I don’t get coffee drinkers.
Ever since starting my current job, I’ve gotten into the horrible habit of drinking a cup of coffee somewhere during my eight hours of non-stop monotony (also known as proofreading). Granted, by the time I’m done adding my cream and sugar, my caffeinated beverage is only coffee in the most academic sense.
Either way, I seem to have become a fan of this awful-tasting drink that I’ve convinced myself will keep me awake and alert as I sit and read piles and piles of stuff in various languages.
And this, my friends, is how bad habits begin.
On a particular day last week, I was feeling especially sluggish so in addition to making one cup in the morning, I somehow felt compelled to take it one step further and concoct a second cup later in the afternoon for a little “boost” near the end of my shift.
While I normally tend to stick to the “light and smooth” variety of coffee, that day I remember choosing “dark and intense” flavor. And what a mistake that was.
I had made it to the end of the day and with both cups flowing through my system, I happily made my way home and as soon as I arrived, Anthony asked me if I wanted to go for a bike ride after dinner. I agreed since, well, who am I to turn him down?
I ate my dinner and then packed up some toys he wanted to play with at the park we were riding to. Along with the toys, I threw in a pack of Extreme Sport Beans that have a little bit of caffeine in them: 50mg to be exact. I usually take these along when I go for my 20-mile ride to the beach every Sunday and because I’m chugging along at a steady pace and keeping busy, the caffeine has no ill effects on me. I use it to keep me going. Additionally, I will have not consumed any coffee since I’m away from work.
But this on day, after drinking two cups and then a having pack of Sport Beans during a leisurely ride to the park, all the caffeine caught up to me.
We reached the park and I let Anthony play for a bit in the sand. I joined him and dug a big hole just so he could fill up his truck and dump the sand back in. I was alright up to that point.
But as we were ready to go, it took over. I started to become really anxious as Anthony found a huge ditch that some kids had made for a hideout. After asking him to please get out of the hole so we could go, I became even more anxious.
“Come on. Let’s go. We need to go. Come ON!” I pleaded to him.
My heart was beating faster and I was getting irritated, more than I normally do when I ask him to do something and he doesn’t comply.
I had the urge to move, move, move and not stop. I had to ride home right then and there. Nothing was happening fast enough for me and all my thoughts seemed to be comprised of fragmented sentences if only for the immediacy and convenience of producing the thoughts themselves.
It wasn’t me standing there impatiently waiting for Anthony to eventually leave the ditch and ride home. I had a caffeine buzz and I had turned into a dickish Caffeine Monster.

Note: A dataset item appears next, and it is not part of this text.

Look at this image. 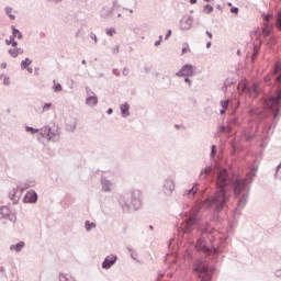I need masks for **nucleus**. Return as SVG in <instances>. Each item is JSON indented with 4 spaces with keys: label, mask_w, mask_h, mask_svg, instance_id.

When we got home, I sat and thought about what I had put my body though and can’t understand those that intentionally do this on a daily basis. I know some people that drink this shit like water and wow, wouldn’t you know it, they also either have trouble sleeping or sleep too much. Amazing, don’t you think?
And for the sake of all things holy, I didn’t want to end up like that McDonald’s coffee asshole that doesn’t want anybody to talk to him until he’s had his first cup of coffee:
Yeah, that dick. I didn’t want to and refuse to turn into a jittery or drained douchebag like him by becoming a slave to coffee and the ill effects, including terminal rudeness, by craving a cup before I even do anything at work.
Since that day, I have not consumed any coffee at work or otherwise for fear of becoming this moron and even worse, an impatient father who will make his son suffer along with him as the buzz wears off.
And this, my friends, is how bad habits end.